Okunacak metin =
§
Yürekleri Vatanlarında Atan, Avrupa Dev-Genç’liler


“Ülkemizde Yaşanan Adaletsizliklere ve Hukuksuzluklara Karşı Sessiz Kalmak Bizim İçin Söz Konusu Bile Olamaz…”


Anadolu’nun Sesi TV olarak, anavatanlarından uzakta, lakin yürekleri her an Anadolu ile atan genç ve cesur yürekli Avrupa Dev-Genç’liler ile röportaj yaptık.
Röportajımızda genel olarak; Avrupa’da olmalarına rağmen anavatanları Anadolu’da yaşanan adaletsizliklere ve büyük bir iradeyle süren direnişlere sessiz kalmamayışlarını konuştuk. Ayrıca, Avrupa’da AKP-MHP’li faşistlerin ve ‘sözde’ demokrasi beşiği Avrupa ülkelerinin polislerinin uygulamalarına değindik.
Daha fazlasını Avrupa Dev-Genç’lilerin anlatımlarından öğrenelim. Anadolu’nun Sesi TV’nin Avrupa Dev-Genç’liler ile röportajı;

Anadolu’nun Sesi:
Merhabalar, öncelikle röportajımızı kabul ettiğiniz için teşekkür ediyoruz.
Sitemiz; Anadolu’da başta adaletsizliğe karşı olmak üzere birçok direnişlerin, direnişçilerin sesi olmak için kısa bir süre önce yayına başladı.
Lakin sizin Avrupa’da sürdürdüğünüz, daha da büyüterek sürdürmekte olduğunuz eylemlikleriniz (konsolosluk önü nöbetleri, basın açıklamaları, kurum ziyaretleri, uzun yürüyüş vb.) Anadolu’da sürmekte olan direnişin oradaki yansımasıdır.
Bu direnişin Avrupa’da sesi olmaya nasıl karar verdiniz, sizi bu soluksuz sürmekte olan kampanyaya iten nedenler nelerdir?
§
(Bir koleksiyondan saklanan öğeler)
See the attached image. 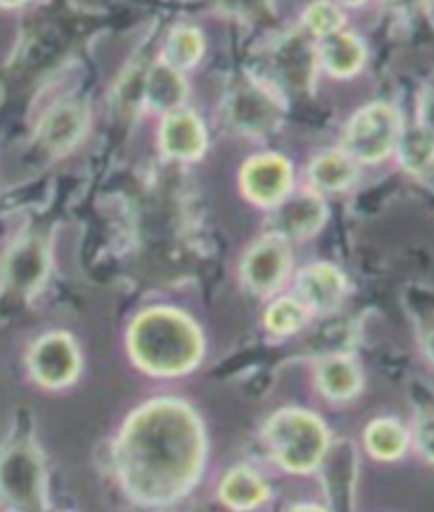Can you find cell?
Segmentation results:
<instances>
[{
	"label": "cell",
	"instance_id": "obj_13",
	"mask_svg": "<svg viewBox=\"0 0 434 512\" xmlns=\"http://www.w3.org/2000/svg\"><path fill=\"white\" fill-rule=\"evenodd\" d=\"M320 60L333 75L350 77L363 66L365 47L356 36L335 32L331 36H324V41L320 45Z\"/></svg>",
	"mask_w": 434,
	"mask_h": 512
},
{
	"label": "cell",
	"instance_id": "obj_9",
	"mask_svg": "<svg viewBox=\"0 0 434 512\" xmlns=\"http://www.w3.org/2000/svg\"><path fill=\"white\" fill-rule=\"evenodd\" d=\"M47 271V252L39 240L17 244L5 263V282L17 292H32L43 282Z\"/></svg>",
	"mask_w": 434,
	"mask_h": 512
},
{
	"label": "cell",
	"instance_id": "obj_6",
	"mask_svg": "<svg viewBox=\"0 0 434 512\" xmlns=\"http://www.w3.org/2000/svg\"><path fill=\"white\" fill-rule=\"evenodd\" d=\"M32 375L45 386L58 388L79 373L77 347L66 335H49L34 345L30 354Z\"/></svg>",
	"mask_w": 434,
	"mask_h": 512
},
{
	"label": "cell",
	"instance_id": "obj_23",
	"mask_svg": "<svg viewBox=\"0 0 434 512\" xmlns=\"http://www.w3.org/2000/svg\"><path fill=\"white\" fill-rule=\"evenodd\" d=\"M305 24L314 34L318 36H331L335 32H339V28L343 26V15L339 13V9L331 3H316L305 13Z\"/></svg>",
	"mask_w": 434,
	"mask_h": 512
},
{
	"label": "cell",
	"instance_id": "obj_21",
	"mask_svg": "<svg viewBox=\"0 0 434 512\" xmlns=\"http://www.w3.org/2000/svg\"><path fill=\"white\" fill-rule=\"evenodd\" d=\"M401 159L409 170H426L434 159V134L430 130H413L401 136Z\"/></svg>",
	"mask_w": 434,
	"mask_h": 512
},
{
	"label": "cell",
	"instance_id": "obj_12",
	"mask_svg": "<svg viewBox=\"0 0 434 512\" xmlns=\"http://www.w3.org/2000/svg\"><path fill=\"white\" fill-rule=\"evenodd\" d=\"M324 218L322 201L314 195H299L288 199L276 212V227L280 235L305 237L312 235Z\"/></svg>",
	"mask_w": 434,
	"mask_h": 512
},
{
	"label": "cell",
	"instance_id": "obj_27",
	"mask_svg": "<svg viewBox=\"0 0 434 512\" xmlns=\"http://www.w3.org/2000/svg\"><path fill=\"white\" fill-rule=\"evenodd\" d=\"M22 3H26V0H0V5H5V7H17Z\"/></svg>",
	"mask_w": 434,
	"mask_h": 512
},
{
	"label": "cell",
	"instance_id": "obj_19",
	"mask_svg": "<svg viewBox=\"0 0 434 512\" xmlns=\"http://www.w3.org/2000/svg\"><path fill=\"white\" fill-rule=\"evenodd\" d=\"M367 445L379 460H394V457H399L405 451L407 434L396 422L379 419L367 430Z\"/></svg>",
	"mask_w": 434,
	"mask_h": 512
},
{
	"label": "cell",
	"instance_id": "obj_5",
	"mask_svg": "<svg viewBox=\"0 0 434 512\" xmlns=\"http://www.w3.org/2000/svg\"><path fill=\"white\" fill-rule=\"evenodd\" d=\"M401 117L388 104H371L363 108L346 132V155L358 161H379L399 144Z\"/></svg>",
	"mask_w": 434,
	"mask_h": 512
},
{
	"label": "cell",
	"instance_id": "obj_8",
	"mask_svg": "<svg viewBox=\"0 0 434 512\" xmlns=\"http://www.w3.org/2000/svg\"><path fill=\"white\" fill-rule=\"evenodd\" d=\"M288 271V248L282 235H269L250 250L244 263L246 282L257 292H271L280 286Z\"/></svg>",
	"mask_w": 434,
	"mask_h": 512
},
{
	"label": "cell",
	"instance_id": "obj_4",
	"mask_svg": "<svg viewBox=\"0 0 434 512\" xmlns=\"http://www.w3.org/2000/svg\"><path fill=\"white\" fill-rule=\"evenodd\" d=\"M0 493L20 512L45 510V474L32 445L17 443L0 457Z\"/></svg>",
	"mask_w": 434,
	"mask_h": 512
},
{
	"label": "cell",
	"instance_id": "obj_1",
	"mask_svg": "<svg viewBox=\"0 0 434 512\" xmlns=\"http://www.w3.org/2000/svg\"><path fill=\"white\" fill-rule=\"evenodd\" d=\"M202 428L180 402L159 400L136 413L121 438L119 466L130 493L170 502L193 483L202 462Z\"/></svg>",
	"mask_w": 434,
	"mask_h": 512
},
{
	"label": "cell",
	"instance_id": "obj_15",
	"mask_svg": "<svg viewBox=\"0 0 434 512\" xmlns=\"http://www.w3.org/2000/svg\"><path fill=\"white\" fill-rule=\"evenodd\" d=\"M221 498L238 510H248L259 506L267 498V487L248 468L233 470L221 485Z\"/></svg>",
	"mask_w": 434,
	"mask_h": 512
},
{
	"label": "cell",
	"instance_id": "obj_10",
	"mask_svg": "<svg viewBox=\"0 0 434 512\" xmlns=\"http://www.w3.org/2000/svg\"><path fill=\"white\" fill-rule=\"evenodd\" d=\"M301 299L318 309V312H331L335 309L346 292V282L341 273L331 265H314L307 267L299 276Z\"/></svg>",
	"mask_w": 434,
	"mask_h": 512
},
{
	"label": "cell",
	"instance_id": "obj_18",
	"mask_svg": "<svg viewBox=\"0 0 434 512\" xmlns=\"http://www.w3.org/2000/svg\"><path fill=\"white\" fill-rule=\"evenodd\" d=\"M320 386L331 398H350L360 386V375L350 360L333 358L320 367Z\"/></svg>",
	"mask_w": 434,
	"mask_h": 512
},
{
	"label": "cell",
	"instance_id": "obj_3",
	"mask_svg": "<svg viewBox=\"0 0 434 512\" xmlns=\"http://www.w3.org/2000/svg\"><path fill=\"white\" fill-rule=\"evenodd\" d=\"M267 441L282 466L297 472L312 470L327 451V432L305 411H282L271 417Z\"/></svg>",
	"mask_w": 434,
	"mask_h": 512
},
{
	"label": "cell",
	"instance_id": "obj_22",
	"mask_svg": "<svg viewBox=\"0 0 434 512\" xmlns=\"http://www.w3.org/2000/svg\"><path fill=\"white\" fill-rule=\"evenodd\" d=\"M305 320V307L295 299H280L269 307L267 326L276 333H295Z\"/></svg>",
	"mask_w": 434,
	"mask_h": 512
},
{
	"label": "cell",
	"instance_id": "obj_17",
	"mask_svg": "<svg viewBox=\"0 0 434 512\" xmlns=\"http://www.w3.org/2000/svg\"><path fill=\"white\" fill-rule=\"evenodd\" d=\"M310 176L322 191H341L356 178V166L346 153H324L312 163Z\"/></svg>",
	"mask_w": 434,
	"mask_h": 512
},
{
	"label": "cell",
	"instance_id": "obj_20",
	"mask_svg": "<svg viewBox=\"0 0 434 512\" xmlns=\"http://www.w3.org/2000/svg\"><path fill=\"white\" fill-rule=\"evenodd\" d=\"M202 49H204V43H202V36L200 32H195L191 28H185V30H176L170 41H168V47H166V58H168V64L172 68H189L193 66L197 60H200L202 56Z\"/></svg>",
	"mask_w": 434,
	"mask_h": 512
},
{
	"label": "cell",
	"instance_id": "obj_25",
	"mask_svg": "<svg viewBox=\"0 0 434 512\" xmlns=\"http://www.w3.org/2000/svg\"><path fill=\"white\" fill-rule=\"evenodd\" d=\"M390 3L396 7V9H403V11H409V9H415L420 7L422 3H426V0H390Z\"/></svg>",
	"mask_w": 434,
	"mask_h": 512
},
{
	"label": "cell",
	"instance_id": "obj_26",
	"mask_svg": "<svg viewBox=\"0 0 434 512\" xmlns=\"http://www.w3.org/2000/svg\"><path fill=\"white\" fill-rule=\"evenodd\" d=\"M293 512H324L318 506H297Z\"/></svg>",
	"mask_w": 434,
	"mask_h": 512
},
{
	"label": "cell",
	"instance_id": "obj_2",
	"mask_svg": "<svg viewBox=\"0 0 434 512\" xmlns=\"http://www.w3.org/2000/svg\"><path fill=\"white\" fill-rule=\"evenodd\" d=\"M130 350L140 367L157 375L185 373L202 356L195 324L172 309L142 314L130 333Z\"/></svg>",
	"mask_w": 434,
	"mask_h": 512
},
{
	"label": "cell",
	"instance_id": "obj_28",
	"mask_svg": "<svg viewBox=\"0 0 434 512\" xmlns=\"http://www.w3.org/2000/svg\"><path fill=\"white\" fill-rule=\"evenodd\" d=\"M341 3H346V5H360V3H365V0H341Z\"/></svg>",
	"mask_w": 434,
	"mask_h": 512
},
{
	"label": "cell",
	"instance_id": "obj_24",
	"mask_svg": "<svg viewBox=\"0 0 434 512\" xmlns=\"http://www.w3.org/2000/svg\"><path fill=\"white\" fill-rule=\"evenodd\" d=\"M418 447L434 462V415L424 417L418 426Z\"/></svg>",
	"mask_w": 434,
	"mask_h": 512
},
{
	"label": "cell",
	"instance_id": "obj_7",
	"mask_svg": "<svg viewBox=\"0 0 434 512\" xmlns=\"http://www.w3.org/2000/svg\"><path fill=\"white\" fill-rule=\"evenodd\" d=\"M244 189L259 204H278L291 189V166L278 155H261L246 163Z\"/></svg>",
	"mask_w": 434,
	"mask_h": 512
},
{
	"label": "cell",
	"instance_id": "obj_14",
	"mask_svg": "<svg viewBox=\"0 0 434 512\" xmlns=\"http://www.w3.org/2000/svg\"><path fill=\"white\" fill-rule=\"evenodd\" d=\"M83 134V113L75 104H62L45 121V142L56 151H66Z\"/></svg>",
	"mask_w": 434,
	"mask_h": 512
},
{
	"label": "cell",
	"instance_id": "obj_16",
	"mask_svg": "<svg viewBox=\"0 0 434 512\" xmlns=\"http://www.w3.org/2000/svg\"><path fill=\"white\" fill-rule=\"evenodd\" d=\"M185 83L170 64H157L147 77V98L155 108L170 111L185 100Z\"/></svg>",
	"mask_w": 434,
	"mask_h": 512
},
{
	"label": "cell",
	"instance_id": "obj_11",
	"mask_svg": "<svg viewBox=\"0 0 434 512\" xmlns=\"http://www.w3.org/2000/svg\"><path fill=\"white\" fill-rule=\"evenodd\" d=\"M161 144H164V151L176 159L200 157L206 146L200 119L183 111L170 113L164 123V132H161Z\"/></svg>",
	"mask_w": 434,
	"mask_h": 512
}]
</instances>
§
Yapılacak iş = Avrupa Dev-Genç'lilerle yapılan röportajın metninde "Daha fazlasını Avrupa" sözlerinin geçtiği yerden başlayın, "direnişin oradaki yansımasıdır." sözlerinden sonra durun ve aradaki bölümü hiç değiştirmeden yazıya geçirin.

Çözüm =
Daha fazlasını Avrupa Dev-Genç’lilerin anlatımlarından öğrenelim. Anadolu’nun Sesi TV’nin Avrupa Dev-Genç’liler ile röportajı;

Anadolu’nun Sesi:
Merhabalar, öncelikle röportajımızı kabul ettiğiniz için teşekkür ediyoruz.
Sitemiz; Anadolu’da başta adaletsizliğe karşı olmak üzere birçok direnişlerin, direnişçilerin sesi olmak için kısa bir süre önce yayına başladı.
Lakin sizin Avrupa’da sürdürdüğünüz, daha da büyüterek sürdürmekte olduğunuz eylemlikleriniz (konsolosluk önü nöbetleri, basın açıklamaları, kurum ziyaretleri, uzun yürüyüş vb.) Anadolu’da sürmekte olan direnişin oradaki yansımasıdır.